Action item.
Could you write the next part of the Shivers VI book review below, starting right after its final sentence?

Exercise passage.
========================================================================

Saturday, January 29, 2011

Book Review: Shivers VI



In a post last week, I reviewed Stephen King's novella The Crate, which has just been published for the first time in Shivers VI.  Today I'd like to tackle the Cemetery Dance anthology (edited by Richard Chizmar) as a whole.

Admittedly, there are a handful of clunkers here (I won't single out the authors of such tales for ignominy), but the rest of the 21 selections do a fine job of eliciting the response promised by the volume's title.  Some of the standout pieces from that latter group:

"Waiting for Darkness" by Brian Keene.  This piece of flash fiction is short and anything but sweet.  It will make you think twice about allowing anyone to bury you up to your neck in sand at the beach ever again.

"Like Lick 'Em Sticks, Like Tina Fey" by Glen Hirshberg.  A story--concerning the burgeoning vampirism of two young Southern mothers--as offbeat as its title.  Hirshberg makes excellent use of pop cultural reference here to gloss the action and underscore the themes of the piece.

========================================================================

Entries supplied.
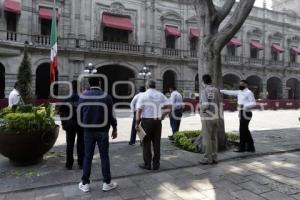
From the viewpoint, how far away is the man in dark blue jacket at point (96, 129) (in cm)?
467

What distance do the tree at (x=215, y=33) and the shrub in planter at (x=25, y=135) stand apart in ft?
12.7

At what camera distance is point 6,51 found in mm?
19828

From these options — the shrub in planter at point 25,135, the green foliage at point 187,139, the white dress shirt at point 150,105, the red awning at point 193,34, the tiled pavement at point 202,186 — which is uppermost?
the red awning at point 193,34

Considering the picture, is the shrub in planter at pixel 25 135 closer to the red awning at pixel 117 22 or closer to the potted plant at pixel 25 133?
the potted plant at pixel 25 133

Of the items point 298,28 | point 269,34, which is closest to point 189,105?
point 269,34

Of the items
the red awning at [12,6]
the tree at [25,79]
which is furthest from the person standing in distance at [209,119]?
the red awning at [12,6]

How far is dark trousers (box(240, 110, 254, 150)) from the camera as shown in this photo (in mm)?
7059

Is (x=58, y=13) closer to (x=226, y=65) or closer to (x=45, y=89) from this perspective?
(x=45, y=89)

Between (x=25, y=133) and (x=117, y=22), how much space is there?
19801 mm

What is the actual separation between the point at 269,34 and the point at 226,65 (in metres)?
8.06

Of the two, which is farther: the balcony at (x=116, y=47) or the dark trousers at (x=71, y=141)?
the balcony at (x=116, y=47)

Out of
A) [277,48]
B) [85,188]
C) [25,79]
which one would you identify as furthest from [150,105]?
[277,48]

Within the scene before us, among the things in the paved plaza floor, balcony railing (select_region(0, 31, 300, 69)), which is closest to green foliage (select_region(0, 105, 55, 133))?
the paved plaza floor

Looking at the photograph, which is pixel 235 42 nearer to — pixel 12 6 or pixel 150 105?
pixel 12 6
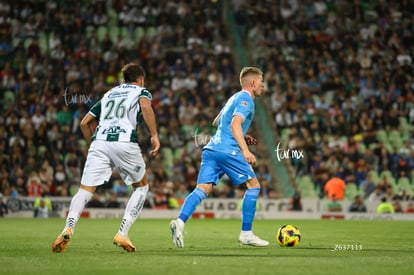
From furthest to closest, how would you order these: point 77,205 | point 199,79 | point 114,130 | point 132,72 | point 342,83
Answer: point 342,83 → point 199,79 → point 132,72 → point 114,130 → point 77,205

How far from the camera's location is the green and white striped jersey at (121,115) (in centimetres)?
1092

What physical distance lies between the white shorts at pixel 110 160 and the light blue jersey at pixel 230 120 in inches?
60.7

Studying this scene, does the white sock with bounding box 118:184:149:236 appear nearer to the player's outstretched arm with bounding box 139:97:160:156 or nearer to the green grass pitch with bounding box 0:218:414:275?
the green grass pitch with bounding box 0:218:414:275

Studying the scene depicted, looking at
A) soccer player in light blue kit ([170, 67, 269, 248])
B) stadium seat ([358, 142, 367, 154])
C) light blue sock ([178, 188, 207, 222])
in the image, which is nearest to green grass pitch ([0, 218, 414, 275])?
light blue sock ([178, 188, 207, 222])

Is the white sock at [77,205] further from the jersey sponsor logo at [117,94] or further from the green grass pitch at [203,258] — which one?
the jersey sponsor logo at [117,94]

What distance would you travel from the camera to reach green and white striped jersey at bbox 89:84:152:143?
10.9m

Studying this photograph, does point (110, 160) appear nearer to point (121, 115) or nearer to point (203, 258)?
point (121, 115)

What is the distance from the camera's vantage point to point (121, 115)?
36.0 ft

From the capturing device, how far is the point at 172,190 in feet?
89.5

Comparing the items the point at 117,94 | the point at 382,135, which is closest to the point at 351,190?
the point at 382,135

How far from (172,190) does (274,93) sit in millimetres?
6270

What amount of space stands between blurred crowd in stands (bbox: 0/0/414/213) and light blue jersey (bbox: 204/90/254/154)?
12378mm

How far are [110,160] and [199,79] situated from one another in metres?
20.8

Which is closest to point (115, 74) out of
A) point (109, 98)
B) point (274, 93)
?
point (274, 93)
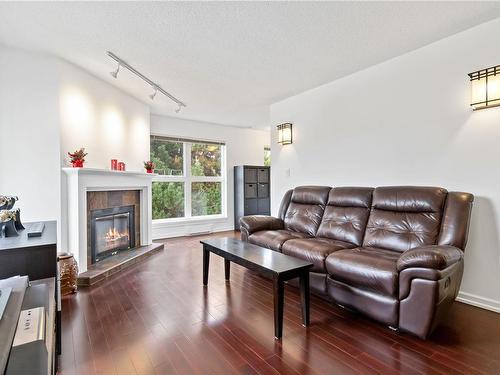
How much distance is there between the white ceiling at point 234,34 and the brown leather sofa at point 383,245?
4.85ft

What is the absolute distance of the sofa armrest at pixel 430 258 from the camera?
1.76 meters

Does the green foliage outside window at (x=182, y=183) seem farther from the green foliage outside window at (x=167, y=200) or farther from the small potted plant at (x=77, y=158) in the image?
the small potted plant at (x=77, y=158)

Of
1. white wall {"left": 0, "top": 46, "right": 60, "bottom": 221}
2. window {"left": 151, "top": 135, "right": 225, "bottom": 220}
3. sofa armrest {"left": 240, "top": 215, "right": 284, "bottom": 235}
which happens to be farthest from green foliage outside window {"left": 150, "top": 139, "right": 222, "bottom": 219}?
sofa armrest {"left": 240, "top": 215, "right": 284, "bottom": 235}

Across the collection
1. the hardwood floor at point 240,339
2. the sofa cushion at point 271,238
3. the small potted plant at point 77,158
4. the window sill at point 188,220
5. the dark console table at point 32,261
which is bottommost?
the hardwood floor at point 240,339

========================================================================

Response below.
"Fallow" by Scott Nicholson.  A post-apocalyptic tale that conveys a sense of a devastated world in a mere dozen pages.  This one also concludes with perhaps the most discomforting scene of newborn-nursing this side of Rosemary's Baby.

"Mole" by Jay Bonansinga.  Barker meets Le Carre in this hauntingly hybrid tale of demons and religious espionage.  There's enough material here to make for a terrific novel--or better yet, a feature film.

"Keeping It in the Family" by Robert Morrish.   A phildickian (you know you've made it as a writer when your name is transformed into an adjective) narrative in which paranoia runs rampant.  The plot hints at an "intelligent" virus cooked up in a chemical lab in the caves of Afghanistan, but what proves most unnerving here is the group of mutant watchers that methodically terrorize the story's narrator.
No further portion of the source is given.